▶ _Text segment_:
◇ ◇ ◇
Bad: Ordinary people.
Have you seen any ordinary people lately? They’re hooting, insensate morons who can only get a dopamine rush by drunkenly shouting the names of food items after a player hits a golf ball. The human animal is a gross, slobbering beast with a penchant for violence, whose elevated brain power has only led him to a rough kind of egotism that funnels toward collective destruction. You absolutely cannot let too many of these boors near the golfers, the same way you wouldn’t let your child inside a gorilla cage at the zoo.
Good: A mix, but heavily police the proletariat with propaganda and pinkertons.
The Masters has it right. Rule with an iron fist or invite anarchy. The USGA has been permissive for far too long, and if anyone from that organization is reading this, be in touch, because I have some interesting ideas.
How quirky can my course be?
Bad: Not quirky at all.
Again, there’s nothing worse than boring, straight-ahead golf.
Bad: Quirky.
What, you think you’re special?
What should the weather be like?
Bad: Sunny.
Too easy, because it’s pleasant for the players, but also too hard, because it dries out the course.
◇ ◇ ◇
▶ _Information provided_:
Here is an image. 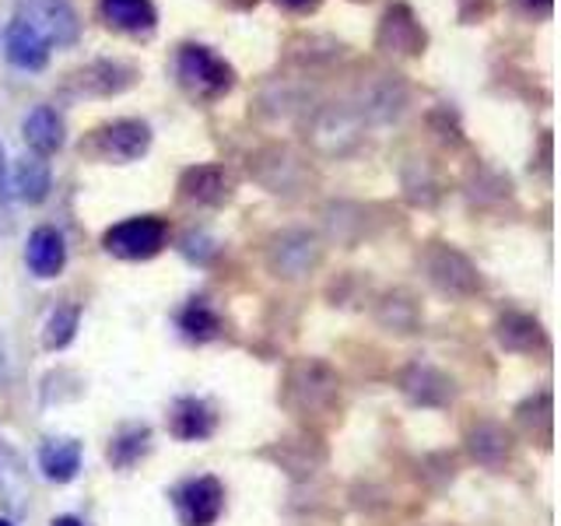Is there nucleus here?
Listing matches in <instances>:
<instances>
[{
    "label": "nucleus",
    "mask_w": 561,
    "mask_h": 526,
    "mask_svg": "<svg viewBox=\"0 0 561 526\" xmlns=\"http://www.w3.org/2000/svg\"><path fill=\"white\" fill-rule=\"evenodd\" d=\"M267 460H274L280 470H288L291 478H309L316 467H323L327 460V446L320 443L316 435L309 432H298V435H285L277 438L271 449H263Z\"/></svg>",
    "instance_id": "16"
},
{
    "label": "nucleus",
    "mask_w": 561,
    "mask_h": 526,
    "mask_svg": "<svg viewBox=\"0 0 561 526\" xmlns=\"http://www.w3.org/2000/svg\"><path fill=\"white\" fill-rule=\"evenodd\" d=\"M495 341L513 351V355H548L551 341H548V330L540 327V320H534L530 312H519V309H508L495 320Z\"/></svg>",
    "instance_id": "15"
},
{
    "label": "nucleus",
    "mask_w": 561,
    "mask_h": 526,
    "mask_svg": "<svg viewBox=\"0 0 561 526\" xmlns=\"http://www.w3.org/2000/svg\"><path fill=\"white\" fill-rule=\"evenodd\" d=\"M148 449H151V432L145 428V425H134V428H123L113 443H110V449H105V456H110V464L113 467H119V470H130L140 456H148Z\"/></svg>",
    "instance_id": "28"
},
{
    "label": "nucleus",
    "mask_w": 561,
    "mask_h": 526,
    "mask_svg": "<svg viewBox=\"0 0 561 526\" xmlns=\"http://www.w3.org/2000/svg\"><path fill=\"white\" fill-rule=\"evenodd\" d=\"M267 271L280 281H302L323 263V239L309 228H280L267 239Z\"/></svg>",
    "instance_id": "6"
},
{
    "label": "nucleus",
    "mask_w": 561,
    "mask_h": 526,
    "mask_svg": "<svg viewBox=\"0 0 561 526\" xmlns=\"http://www.w3.org/2000/svg\"><path fill=\"white\" fill-rule=\"evenodd\" d=\"M463 443H467L470 460L488 470H502L508 464V456H513V435L505 432V425H499V421H491V418L473 421L463 435Z\"/></svg>",
    "instance_id": "17"
},
{
    "label": "nucleus",
    "mask_w": 561,
    "mask_h": 526,
    "mask_svg": "<svg viewBox=\"0 0 561 526\" xmlns=\"http://www.w3.org/2000/svg\"><path fill=\"white\" fill-rule=\"evenodd\" d=\"M180 253H183L186 260H193V263H207L210 256L218 253V242L210 239V236H204V232H186V236L180 239Z\"/></svg>",
    "instance_id": "30"
},
{
    "label": "nucleus",
    "mask_w": 561,
    "mask_h": 526,
    "mask_svg": "<svg viewBox=\"0 0 561 526\" xmlns=\"http://www.w3.org/2000/svg\"><path fill=\"white\" fill-rule=\"evenodd\" d=\"M4 57L18 70H46L49 46L43 43L39 32H32L25 22L11 18V22L4 25Z\"/></svg>",
    "instance_id": "22"
},
{
    "label": "nucleus",
    "mask_w": 561,
    "mask_h": 526,
    "mask_svg": "<svg viewBox=\"0 0 561 526\" xmlns=\"http://www.w3.org/2000/svg\"><path fill=\"white\" fill-rule=\"evenodd\" d=\"M236 67L204 43H183L175 49V81L197 102H218L236 88Z\"/></svg>",
    "instance_id": "3"
},
{
    "label": "nucleus",
    "mask_w": 561,
    "mask_h": 526,
    "mask_svg": "<svg viewBox=\"0 0 561 526\" xmlns=\"http://www.w3.org/2000/svg\"><path fill=\"white\" fill-rule=\"evenodd\" d=\"M39 470L57 484L75 481L81 470V446L75 438H49L39 449Z\"/></svg>",
    "instance_id": "24"
},
{
    "label": "nucleus",
    "mask_w": 561,
    "mask_h": 526,
    "mask_svg": "<svg viewBox=\"0 0 561 526\" xmlns=\"http://www.w3.org/2000/svg\"><path fill=\"white\" fill-rule=\"evenodd\" d=\"M22 137L32 155H43V158L57 155L67 140L60 110H53V105H35V110L22 119Z\"/></svg>",
    "instance_id": "20"
},
{
    "label": "nucleus",
    "mask_w": 561,
    "mask_h": 526,
    "mask_svg": "<svg viewBox=\"0 0 561 526\" xmlns=\"http://www.w3.org/2000/svg\"><path fill=\"white\" fill-rule=\"evenodd\" d=\"M218 428V414L201 397H180L169 411V432L183 443H204Z\"/></svg>",
    "instance_id": "19"
},
{
    "label": "nucleus",
    "mask_w": 561,
    "mask_h": 526,
    "mask_svg": "<svg viewBox=\"0 0 561 526\" xmlns=\"http://www.w3.org/2000/svg\"><path fill=\"white\" fill-rule=\"evenodd\" d=\"M172 505L183 526H215L225 508V488L218 478H190L172 491Z\"/></svg>",
    "instance_id": "12"
},
{
    "label": "nucleus",
    "mask_w": 561,
    "mask_h": 526,
    "mask_svg": "<svg viewBox=\"0 0 561 526\" xmlns=\"http://www.w3.org/2000/svg\"><path fill=\"white\" fill-rule=\"evenodd\" d=\"M180 330L186 333L190 341L204 344V341H218L225 323H221V316L215 312V306H210L207 298H190V302L180 309Z\"/></svg>",
    "instance_id": "26"
},
{
    "label": "nucleus",
    "mask_w": 561,
    "mask_h": 526,
    "mask_svg": "<svg viewBox=\"0 0 561 526\" xmlns=\"http://www.w3.org/2000/svg\"><path fill=\"white\" fill-rule=\"evenodd\" d=\"M169 242V225L158 215H137V218H123L113 228H105L102 236V250L116 256V260H154L165 250Z\"/></svg>",
    "instance_id": "8"
},
{
    "label": "nucleus",
    "mask_w": 561,
    "mask_h": 526,
    "mask_svg": "<svg viewBox=\"0 0 561 526\" xmlns=\"http://www.w3.org/2000/svg\"><path fill=\"white\" fill-rule=\"evenodd\" d=\"M137 81H140L137 64L119 60V57H95L70 70L60 84V92L67 99H113V95L130 92Z\"/></svg>",
    "instance_id": "5"
},
{
    "label": "nucleus",
    "mask_w": 561,
    "mask_h": 526,
    "mask_svg": "<svg viewBox=\"0 0 561 526\" xmlns=\"http://www.w3.org/2000/svg\"><path fill=\"white\" fill-rule=\"evenodd\" d=\"M25 263L39 281H49V277H57L64 271L67 242H64V236L57 232V228H53V225L35 228V232L28 236V245H25Z\"/></svg>",
    "instance_id": "21"
},
{
    "label": "nucleus",
    "mask_w": 561,
    "mask_h": 526,
    "mask_svg": "<svg viewBox=\"0 0 561 526\" xmlns=\"http://www.w3.org/2000/svg\"><path fill=\"white\" fill-rule=\"evenodd\" d=\"M180 201L193 207H225L236 197V175L218 162H204V165H190L180 175Z\"/></svg>",
    "instance_id": "13"
},
{
    "label": "nucleus",
    "mask_w": 561,
    "mask_h": 526,
    "mask_svg": "<svg viewBox=\"0 0 561 526\" xmlns=\"http://www.w3.org/2000/svg\"><path fill=\"white\" fill-rule=\"evenodd\" d=\"M432 35L408 0H393L376 25V49L390 60H417L428 53Z\"/></svg>",
    "instance_id": "7"
},
{
    "label": "nucleus",
    "mask_w": 561,
    "mask_h": 526,
    "mask_svg": "<svg viewBox=\"0 0 561 526\" xmlns=\"http://www.w3.org/2000/svg\"><path fill=\"white\" fill-rule=\"evenodd\" d=\"M11 190H14V197L18 201H25V204H43L49 197V190H53V169L43 155H22L18 158V165H14V175H11Z\"/></svg>",
    "instance_id": "23"
},
{
    "label": "nucleus",
    "mask_w": 561,
    "mask_h": 526,
    "mask_svg": "<svg viewBox=\"0 0 561 526\" xmlns=\"http://www.w3.org/2000/svg\"><path fill=\"white\" fill-rule=\"evenodd\" d=\"M49 526H81V519L78 516H57Z\"/></svg>",
    "instance_id": "36"
},
{
    "label": "nucleus",
    "mask_w": 561,
    "mask_h": 526,
    "mask_svg": "<svg viewBox=\"0 0 561 526\" xmlns=\"http://www.w3.org/2000/svg\"><path fill=\"white\" fill-rule=\"evenodd\" d=\"M277 397L306 425L341 418V376L323 358H295L280 379Z\"/></svg>",
    "instance_id": "1"
},
{
    "label": "nucleus",
    "mask_w": 561,
    "mask_h": 526,
    "mask_svg": "<svg viewBox=\"0 0 561 526\" xmlns=\"http://www.w3.org/2000/svg\"><path fill=\"white\" fill-rule=\"evenodd\" d=\"M376 320L390 333H414L417 323H421V306L414 302L411 291H390V295L379 298Z\"/></svg>",
    "instance_id": "25"
},
{
    "label": "nucleus",
    "mask_w": 561,
    "mask_h": 526,
    "mask_svg": "<svg viewBox=\"0 0 561 526\" xmlns=\"http://www.w3.org/2000/svg\"><path fill=\"white\" fill-rule=\"evenodd\" d=\"M432 130L446 140V145H463V130H460V119H456V113L449 110V105H443V110H435L428 116Z\"/></svg>",
    "instance_id": "31"
},
{
    "label": "nucleus",
    "mask_w": 561,
    "mask_h": 526,
    "mask_svg": "<svg viewBox=\"0 0 561 526\" xmlns=\"http://www.w3.org/2000/svg\"><path fill=\"white\" fill-rule=\"evenodd\" d=\"M99 14L113 32L134 35V39H148L158 28L154 0H99Z\"/></svg>",
    "instance_id": "18"
},
{
    "label": "nucleus",
    "mask_w": 561,
    "mask_h": 526,
    "mask_svg": "<svg viewBox=\"0 0 561 526\" xmlns=\"http://www.w3.org/2000/svg\"><path fill=\"white\" fill-rule=\"evenodd\" d=\"M253 180L277 197H295L309 186V165L285 145H267L250 158Z\"/></svg>",
    "instance_id": "10"
},
{
    "label": "nucleus",
    "mask_w": 561,
    "mask_h": 526,
    "mask_svg": "<svg viewBox=\"0 0 561 526\" xmlns=\"http://www.w3.org/2000/svg\"><path fill=\"white\" fill-rule=\"evenodd\" d=\"M365 134V119L351 110V102H333L316 110L309 123V140L323 155H347Z\"/></svg>",
    "instance_id": "11"
},
{
    "label": "nucleus",
    "mask_w": 561,
    "mask_h": 526,
    "mask_svg": "<svg viewBox=\"0 0 561 526\" xmlns=\"http://www.w3.org/2000/svg\"><path fill=\"white\" fill-rule=\"evenodd\" d=\"M0 526H14V523H8V519H0Z\"/></svg>",
    "instance_id": "37"
},
{
    "label": "nucleus",
    "mask_w": 561,
    "mask_h": 526,
    "mask_svg": "<svg viewBox=\"0 0 561 526\" xmlns=\"http://www.w3.org/2000/svg\"><path fill=\"white\" fill-rule=\"evenodd\" d=\"M355 4H368V0H355Z\"/></svg>",
    "instance_id": "38"
},
{
    "label": "nucleus",
    "mask_w": 561,
    "mask_h": 526,
    "mask_svg": "<svg viewBox=\"0 0 561 526\" xmlns=\"http://www.w3.org/2000/svg\"><path fill=\"white\" fill-rule=\"evenodd\" d=\"M460 4V22L463 25H481L495 11V0H456Z\"/></svg>",
    "instance_id": "33"
},
{
    "label": "nucleus",
    "mask_w": 561,
    "mask_h": 526,
    "mask_svg": "<svg viewBox=\"0 0 561 526\" xmlns=\"http://www.w3.org/2000/svg\"><path fill=\"white\" fill-rule=\"evenodd\" d=\"M14 18L39 32L49 49H70L81 39V14L70 0H14Z\"/></svg>",
    "instance_id": "9"
},
{
    "label": "nucleus",
    "mask_w": 561,
    "mask_h": 526,
    "mask_svg": "<svg viewBox=\"0 0 561 526\" xmlns=\"http://www.w3.org/2000/svg\"><path fill=\"white\" fill-rule=\"evenodd\" d=\"M421 271H425V281L446 298H456V302H467V298L484 291V274L463 250H456L453 242L435 239L428 242L417 256Z\"/></svg>",
    "instance_id": "4"
},
{
    "label": "nucleus",
    "mask_w": 561,
    "mask_h": 526,
    "mask_svg": "<svg viewBox=\"0 0 561 526\" xmlns=\"http://www.w3.org/2000/svg\"><path fill=\"white\" fill-rule=\"evenodd\" d=\"M400 393L417 408H449L456 400V382L432 362H411L400 373Z\"/></svg>",
    "instance_id": "14"
},
{
    "label": "nucleus",
    "mask_w": 561,
    "mask_h": 526,
    "mask_svg": "<svg viewBox=\"0 0 561 526\" xmlns=\"http://www.w3.org/2000/svg\"><path fill=\"white\" fill-rule=\"evenodd\" d=\"M11 204V183H8V165H4V148H0V210L8 215Z\"/></svg>",
    "instance_id": "35"
},
{
    "label": "nucleus",
    "mask_w": 561,
    "mask_h": 526,
    "mask_svg": "<svg viewBox=\"0 0 561 526\" xmlns=\"http://www.w3.org/2000/svg\"><path fill=\"white\" fill-rule=\"evenodd\" d=\"M508 8L526 22H548L554 14V0H508Z\"/></svg>",
    "instance_id": "32"
},
{
    "label": "nucleus",
    "mask_w": 561,
    "mask_h": 526,
    "mask_svg": "<svg viewBox=\"0 0 561 526\" xmlns=\"http://www.w3.org/2000/svg\"><path fill=\"white\" fill-rule=\"evenodd\" d=\"M81 327V306L78 302H64L49 312V320L43 327V347L46 351H64L70 341H75V333Z\"/></svg>",
    "instance_id": "27"
},
{
    "label": "nucleus",
    "mask_w": 561,
    "mask_h": 526,
    "mask_svg": "<svg viewBox=\"0 0 561 526\" xmlns=\"http://www.w3.org/2000/svg\"><path fill=\"white\" fill-rule=\"evenodd\" d=\"M151 123L137 119V116H116L105 119L99 127H92L81 137V158L88 162H102V165H130L140 162L151 151Z\"/></svg>",
    "instance_id": "2"
},
{
    "label": "nucleus",
    "mask_w": 561,
    "mask_h": 526,
    "mask_svg": "<svg viewBox=\"0 0 561 526\" xmlns=\"http://www.w3.org/2000/svg\"><path fill=\"white\" fill-rule=\"evenodd\" d=\"M274 4H280L285 11H295V14H312V11H320L323 0H274Z\"/></svg>",
    "instance_id": "34"
},
{
    "label": "nucleus",
    "mask_w": 561,
    "mask_h": 526,
    "mask_svg": "<svg viewBox=\"0 0 561 526\" xmlns=\"http://www.w3.org/2000/svg\"><path fill=\"white\" fill-rule=\"evenodd\" d=\"M403 193L414 201V204H421V207H432L435 201H438V175L432 172V165L428 162H411L408 169H403Z\"/></svg>",
    "instance_id": "29"
}]
</instances>
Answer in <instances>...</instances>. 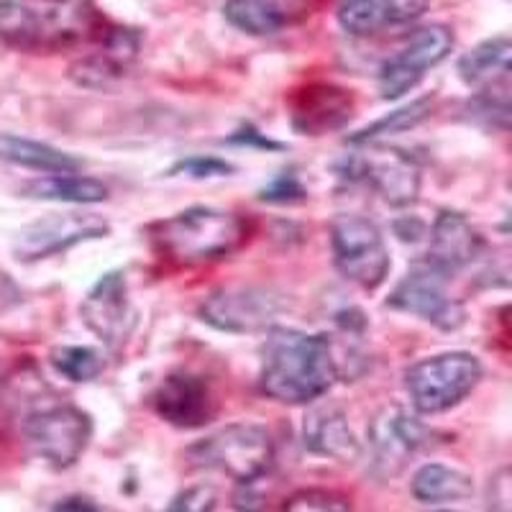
◇ ◇ ◇
▶ _Jobs_:
• A. In the golf course text, which tournament does the writer say "has it right"?
• B. Please extend the golf course text onward from its last line about sunny weather drying out the course, keeping the same Bad/Good format.

▶ _Response list_:
• A. The Masters.

• B.
Bad: Rainy.
Too easy, because it softens up the course, but also too hard, because it’s not pleasant for the players.
Bad: Windy.
Something could fly into your face.
Bad: Windy and rainy.
The umbrellas, specifically, could fly into your face.
Bad: Windy and rainy and foggy.
The umbrella is going to fly into your face and you won’t even see it.
Bad: Windy and rainy and foggy and cold.
Everything above, but it’s worse because it’s also cold.
Good: Hail.
Okay, now we’re talking.
What should the scenery be like?
Bad: Mountains, rivers, ocean, valleys, desert, normal trees, palm trees, sand, anything green, land that links the ocean and the farmland, barranca/ditch aesthetic, whatever b******* Texas has, pecan trees or whatever.
Everything is bad.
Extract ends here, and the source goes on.